Required work: Exactly reproduce the lines from the line that has "From the scene, is" down to the last line of the entries, inclusive.

Available records:
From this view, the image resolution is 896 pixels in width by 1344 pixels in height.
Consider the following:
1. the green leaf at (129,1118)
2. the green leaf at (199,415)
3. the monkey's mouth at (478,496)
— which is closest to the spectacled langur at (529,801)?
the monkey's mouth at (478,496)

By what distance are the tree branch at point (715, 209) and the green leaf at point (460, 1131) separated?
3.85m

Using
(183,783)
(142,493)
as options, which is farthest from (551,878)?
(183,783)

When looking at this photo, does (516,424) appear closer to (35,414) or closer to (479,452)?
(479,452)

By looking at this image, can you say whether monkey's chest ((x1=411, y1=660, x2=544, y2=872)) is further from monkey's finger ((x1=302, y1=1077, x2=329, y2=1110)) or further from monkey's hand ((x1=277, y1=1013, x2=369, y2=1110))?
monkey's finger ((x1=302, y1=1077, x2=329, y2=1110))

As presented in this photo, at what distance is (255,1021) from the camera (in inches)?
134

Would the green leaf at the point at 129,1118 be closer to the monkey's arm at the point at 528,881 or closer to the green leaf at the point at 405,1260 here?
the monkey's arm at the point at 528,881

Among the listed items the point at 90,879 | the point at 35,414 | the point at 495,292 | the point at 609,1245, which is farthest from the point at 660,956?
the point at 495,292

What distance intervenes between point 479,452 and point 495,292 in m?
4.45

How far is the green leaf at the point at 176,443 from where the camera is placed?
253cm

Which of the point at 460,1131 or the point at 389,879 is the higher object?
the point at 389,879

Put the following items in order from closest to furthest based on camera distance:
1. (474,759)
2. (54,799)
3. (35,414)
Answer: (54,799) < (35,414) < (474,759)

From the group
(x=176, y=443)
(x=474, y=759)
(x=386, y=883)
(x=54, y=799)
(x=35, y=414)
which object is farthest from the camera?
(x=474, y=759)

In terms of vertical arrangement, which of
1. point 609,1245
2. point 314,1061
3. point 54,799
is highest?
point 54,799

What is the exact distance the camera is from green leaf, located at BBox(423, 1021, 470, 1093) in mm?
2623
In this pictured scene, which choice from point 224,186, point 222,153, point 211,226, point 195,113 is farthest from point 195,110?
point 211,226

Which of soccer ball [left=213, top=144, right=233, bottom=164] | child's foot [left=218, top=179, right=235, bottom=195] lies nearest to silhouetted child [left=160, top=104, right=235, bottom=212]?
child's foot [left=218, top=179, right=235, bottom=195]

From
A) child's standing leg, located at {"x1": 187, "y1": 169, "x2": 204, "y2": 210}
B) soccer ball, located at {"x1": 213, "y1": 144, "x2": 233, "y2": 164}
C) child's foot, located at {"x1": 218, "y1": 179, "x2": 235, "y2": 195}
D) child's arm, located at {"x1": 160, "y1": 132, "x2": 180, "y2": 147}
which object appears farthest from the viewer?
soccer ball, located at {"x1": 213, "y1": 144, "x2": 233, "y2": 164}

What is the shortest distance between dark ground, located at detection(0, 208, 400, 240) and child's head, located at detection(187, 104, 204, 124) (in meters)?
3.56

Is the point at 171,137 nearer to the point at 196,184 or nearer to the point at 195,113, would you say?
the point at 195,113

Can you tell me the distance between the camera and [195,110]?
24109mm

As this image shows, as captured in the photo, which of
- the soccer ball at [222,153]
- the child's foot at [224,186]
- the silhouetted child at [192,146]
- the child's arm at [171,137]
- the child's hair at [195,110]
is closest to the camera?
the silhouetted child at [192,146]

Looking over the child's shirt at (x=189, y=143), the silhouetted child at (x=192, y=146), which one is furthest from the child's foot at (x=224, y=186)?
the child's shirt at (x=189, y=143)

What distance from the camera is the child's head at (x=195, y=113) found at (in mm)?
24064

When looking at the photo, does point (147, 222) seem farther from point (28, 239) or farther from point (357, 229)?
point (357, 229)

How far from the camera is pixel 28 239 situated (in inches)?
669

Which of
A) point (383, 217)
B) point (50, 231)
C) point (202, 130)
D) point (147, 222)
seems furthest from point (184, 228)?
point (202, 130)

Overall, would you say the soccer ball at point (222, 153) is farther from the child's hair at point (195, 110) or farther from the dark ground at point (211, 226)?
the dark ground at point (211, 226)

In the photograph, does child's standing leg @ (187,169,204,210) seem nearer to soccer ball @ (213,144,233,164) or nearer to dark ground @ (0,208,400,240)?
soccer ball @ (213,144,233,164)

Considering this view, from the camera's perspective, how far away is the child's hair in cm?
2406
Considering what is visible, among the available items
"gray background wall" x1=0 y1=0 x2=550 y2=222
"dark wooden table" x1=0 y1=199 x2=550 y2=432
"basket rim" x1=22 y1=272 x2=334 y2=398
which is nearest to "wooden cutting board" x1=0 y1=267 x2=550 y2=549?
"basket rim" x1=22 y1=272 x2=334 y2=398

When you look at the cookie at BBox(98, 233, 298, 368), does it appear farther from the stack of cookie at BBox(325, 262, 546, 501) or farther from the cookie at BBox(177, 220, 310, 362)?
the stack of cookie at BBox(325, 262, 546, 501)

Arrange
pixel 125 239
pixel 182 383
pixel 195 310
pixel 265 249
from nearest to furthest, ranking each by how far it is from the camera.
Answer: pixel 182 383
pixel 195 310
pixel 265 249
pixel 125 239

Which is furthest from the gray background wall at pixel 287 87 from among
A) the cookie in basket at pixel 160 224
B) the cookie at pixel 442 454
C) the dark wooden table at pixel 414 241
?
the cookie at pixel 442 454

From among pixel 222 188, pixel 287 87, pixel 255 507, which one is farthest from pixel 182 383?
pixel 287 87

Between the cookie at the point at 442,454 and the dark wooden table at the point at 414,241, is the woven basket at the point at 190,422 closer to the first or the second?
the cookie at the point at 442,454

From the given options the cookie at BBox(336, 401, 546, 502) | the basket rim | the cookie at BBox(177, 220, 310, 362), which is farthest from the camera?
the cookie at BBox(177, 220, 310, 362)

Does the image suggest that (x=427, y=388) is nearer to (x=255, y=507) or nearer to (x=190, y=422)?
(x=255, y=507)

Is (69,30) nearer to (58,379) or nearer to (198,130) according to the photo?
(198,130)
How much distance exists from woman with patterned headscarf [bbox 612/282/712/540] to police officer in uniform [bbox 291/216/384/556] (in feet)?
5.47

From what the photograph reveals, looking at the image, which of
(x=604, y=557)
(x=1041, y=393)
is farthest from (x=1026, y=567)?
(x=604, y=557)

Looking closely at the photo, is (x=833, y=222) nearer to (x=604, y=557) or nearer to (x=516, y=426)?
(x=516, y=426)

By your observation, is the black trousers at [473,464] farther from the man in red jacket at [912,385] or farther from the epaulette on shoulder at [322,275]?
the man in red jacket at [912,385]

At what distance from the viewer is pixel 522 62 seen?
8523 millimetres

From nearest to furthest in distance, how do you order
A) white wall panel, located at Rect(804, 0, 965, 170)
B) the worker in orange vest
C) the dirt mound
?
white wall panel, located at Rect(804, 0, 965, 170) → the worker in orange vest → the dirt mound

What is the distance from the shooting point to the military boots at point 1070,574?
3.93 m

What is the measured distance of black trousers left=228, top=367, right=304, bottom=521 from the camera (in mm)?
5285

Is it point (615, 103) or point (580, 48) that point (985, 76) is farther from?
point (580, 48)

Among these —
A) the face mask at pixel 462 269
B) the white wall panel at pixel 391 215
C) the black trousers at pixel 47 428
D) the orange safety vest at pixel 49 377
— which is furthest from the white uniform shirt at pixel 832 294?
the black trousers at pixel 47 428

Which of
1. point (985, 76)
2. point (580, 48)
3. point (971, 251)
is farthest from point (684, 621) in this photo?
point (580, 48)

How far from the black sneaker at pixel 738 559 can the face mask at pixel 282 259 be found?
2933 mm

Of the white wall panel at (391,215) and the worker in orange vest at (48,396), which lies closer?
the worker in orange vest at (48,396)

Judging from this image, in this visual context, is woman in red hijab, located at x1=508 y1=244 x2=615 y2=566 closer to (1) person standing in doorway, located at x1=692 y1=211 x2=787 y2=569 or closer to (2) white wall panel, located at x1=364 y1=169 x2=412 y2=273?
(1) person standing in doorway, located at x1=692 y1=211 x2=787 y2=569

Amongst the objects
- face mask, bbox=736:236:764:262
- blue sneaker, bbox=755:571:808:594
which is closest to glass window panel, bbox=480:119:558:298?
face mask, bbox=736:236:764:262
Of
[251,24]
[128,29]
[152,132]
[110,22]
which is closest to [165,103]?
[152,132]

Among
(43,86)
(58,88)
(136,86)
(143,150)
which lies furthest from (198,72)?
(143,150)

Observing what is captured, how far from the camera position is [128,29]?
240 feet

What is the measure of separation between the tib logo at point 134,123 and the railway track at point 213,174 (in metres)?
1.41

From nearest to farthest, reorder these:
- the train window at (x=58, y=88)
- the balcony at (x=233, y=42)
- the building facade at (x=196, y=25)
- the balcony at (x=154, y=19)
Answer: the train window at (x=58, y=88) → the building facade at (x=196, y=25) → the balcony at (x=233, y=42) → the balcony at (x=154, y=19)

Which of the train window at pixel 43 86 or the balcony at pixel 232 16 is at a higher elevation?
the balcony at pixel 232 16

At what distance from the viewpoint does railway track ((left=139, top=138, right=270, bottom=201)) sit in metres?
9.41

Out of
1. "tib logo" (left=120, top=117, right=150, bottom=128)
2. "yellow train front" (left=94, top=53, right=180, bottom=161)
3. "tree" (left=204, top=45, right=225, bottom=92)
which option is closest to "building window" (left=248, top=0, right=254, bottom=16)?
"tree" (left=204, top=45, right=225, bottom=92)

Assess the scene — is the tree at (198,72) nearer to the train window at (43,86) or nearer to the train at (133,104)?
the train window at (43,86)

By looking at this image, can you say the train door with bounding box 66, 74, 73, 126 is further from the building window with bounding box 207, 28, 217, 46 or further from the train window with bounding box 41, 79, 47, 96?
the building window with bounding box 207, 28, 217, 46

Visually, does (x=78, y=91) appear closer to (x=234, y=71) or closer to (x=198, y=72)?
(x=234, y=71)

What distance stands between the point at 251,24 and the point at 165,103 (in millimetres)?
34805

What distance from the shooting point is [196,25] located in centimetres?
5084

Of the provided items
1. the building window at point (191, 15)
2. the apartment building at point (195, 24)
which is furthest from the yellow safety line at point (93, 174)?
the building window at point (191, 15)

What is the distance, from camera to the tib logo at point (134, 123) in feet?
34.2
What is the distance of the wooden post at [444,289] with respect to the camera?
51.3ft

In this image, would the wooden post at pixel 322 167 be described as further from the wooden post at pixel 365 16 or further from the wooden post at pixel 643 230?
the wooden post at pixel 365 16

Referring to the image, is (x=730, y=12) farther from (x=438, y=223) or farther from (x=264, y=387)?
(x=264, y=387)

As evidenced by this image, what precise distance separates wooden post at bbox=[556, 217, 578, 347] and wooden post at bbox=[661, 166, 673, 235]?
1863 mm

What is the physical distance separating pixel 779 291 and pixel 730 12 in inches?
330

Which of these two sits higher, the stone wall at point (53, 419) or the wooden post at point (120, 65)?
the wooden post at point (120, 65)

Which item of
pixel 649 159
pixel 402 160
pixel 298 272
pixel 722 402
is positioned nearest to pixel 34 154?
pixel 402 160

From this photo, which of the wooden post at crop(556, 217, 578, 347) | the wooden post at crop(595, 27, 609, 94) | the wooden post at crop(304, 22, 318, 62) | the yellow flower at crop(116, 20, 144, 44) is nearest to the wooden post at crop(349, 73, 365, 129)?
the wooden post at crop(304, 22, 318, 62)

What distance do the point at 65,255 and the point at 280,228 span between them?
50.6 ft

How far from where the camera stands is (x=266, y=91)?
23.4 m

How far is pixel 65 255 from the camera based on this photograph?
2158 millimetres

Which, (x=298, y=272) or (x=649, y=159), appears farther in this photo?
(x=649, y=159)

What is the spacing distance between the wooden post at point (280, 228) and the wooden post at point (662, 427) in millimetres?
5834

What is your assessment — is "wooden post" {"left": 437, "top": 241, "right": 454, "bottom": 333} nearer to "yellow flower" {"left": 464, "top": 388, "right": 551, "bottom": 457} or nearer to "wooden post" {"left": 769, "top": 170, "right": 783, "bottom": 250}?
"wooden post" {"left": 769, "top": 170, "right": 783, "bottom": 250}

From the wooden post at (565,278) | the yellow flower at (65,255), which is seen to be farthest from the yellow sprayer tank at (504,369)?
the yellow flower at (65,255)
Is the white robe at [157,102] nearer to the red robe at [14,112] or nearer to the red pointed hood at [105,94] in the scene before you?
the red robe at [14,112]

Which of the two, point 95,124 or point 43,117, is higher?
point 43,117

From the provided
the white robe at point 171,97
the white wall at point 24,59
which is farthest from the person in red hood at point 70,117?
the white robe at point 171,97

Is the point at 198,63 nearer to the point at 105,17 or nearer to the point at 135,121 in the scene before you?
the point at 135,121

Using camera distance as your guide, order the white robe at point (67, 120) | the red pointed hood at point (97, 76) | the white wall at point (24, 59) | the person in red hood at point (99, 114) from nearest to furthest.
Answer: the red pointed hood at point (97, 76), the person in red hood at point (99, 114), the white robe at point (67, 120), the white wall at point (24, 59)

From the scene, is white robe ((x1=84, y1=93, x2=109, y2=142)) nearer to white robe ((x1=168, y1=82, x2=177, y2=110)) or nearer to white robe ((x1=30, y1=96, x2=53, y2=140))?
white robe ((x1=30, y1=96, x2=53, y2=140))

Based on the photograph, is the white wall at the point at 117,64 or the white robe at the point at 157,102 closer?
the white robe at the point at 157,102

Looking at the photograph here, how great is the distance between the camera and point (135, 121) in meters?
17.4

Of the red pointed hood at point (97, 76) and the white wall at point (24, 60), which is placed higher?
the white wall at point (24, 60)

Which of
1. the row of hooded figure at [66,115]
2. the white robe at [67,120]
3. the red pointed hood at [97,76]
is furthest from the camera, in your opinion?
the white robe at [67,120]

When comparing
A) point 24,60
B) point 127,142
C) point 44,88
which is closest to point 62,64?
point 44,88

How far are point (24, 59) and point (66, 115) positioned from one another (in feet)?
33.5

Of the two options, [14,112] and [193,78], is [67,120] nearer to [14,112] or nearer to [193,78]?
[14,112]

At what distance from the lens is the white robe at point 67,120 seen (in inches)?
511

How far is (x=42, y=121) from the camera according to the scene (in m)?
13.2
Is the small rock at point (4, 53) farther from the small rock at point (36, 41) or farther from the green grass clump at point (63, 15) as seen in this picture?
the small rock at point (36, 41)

Answer to this exercise:
From the scene, is white robe ((x1=84, y1=93, x2=109, y2=142)) nearer to white robe ((x1=168, y1=82, x2=177, y2=110)) or nearer to white robe ((x1=30, y1=96, x2=53, y2=140))?
white robe ((x1=30, y1=96, x2=53, y2=140))

Based on the photograph, is the white wall at the point at 117,64 or the white robe at the point at 157,102 closer?
the white robe at the point at 157,102

Looking at the photograph here, how great is the distance between the camera and point (135, 121) in meters?
17.4

Of the red pointed hood at point (97, 76) and the white wall at point (24, 60), which is placed higher?
the white wall at point (24, 60)

Which of
1. the row of hooded figure at [66,115]
2. the white robe at [67,120]
3. the red pointed hood at [97,76]
is furthest from the camera, in your opinion?
the white robe at [67,120]

When comparing
A) point 24,60
B) point 127,142
C) point 44,88
which is closest to point 62,64?
point 44,88

How far are point (24, 59) and point (66, 115) positioned from one another (in feet)?
33.5

Of the two options, [14,112] and [193,78], is [67,120] nearer to [14,112] or nearer to [193,78]?
[14,112]

At what distance from the lens is the white robe at point 67,120 seen (in inches)?
511

How far is (x=42, y=121) from the camera according to the scene (in m)?
13.2
Is the small rock at point (4, 53) farther from the small rock at point (36, 41) or farther from the green grass clump at point (63, 15) as seen in this picture?
the small rock at point (36, 41)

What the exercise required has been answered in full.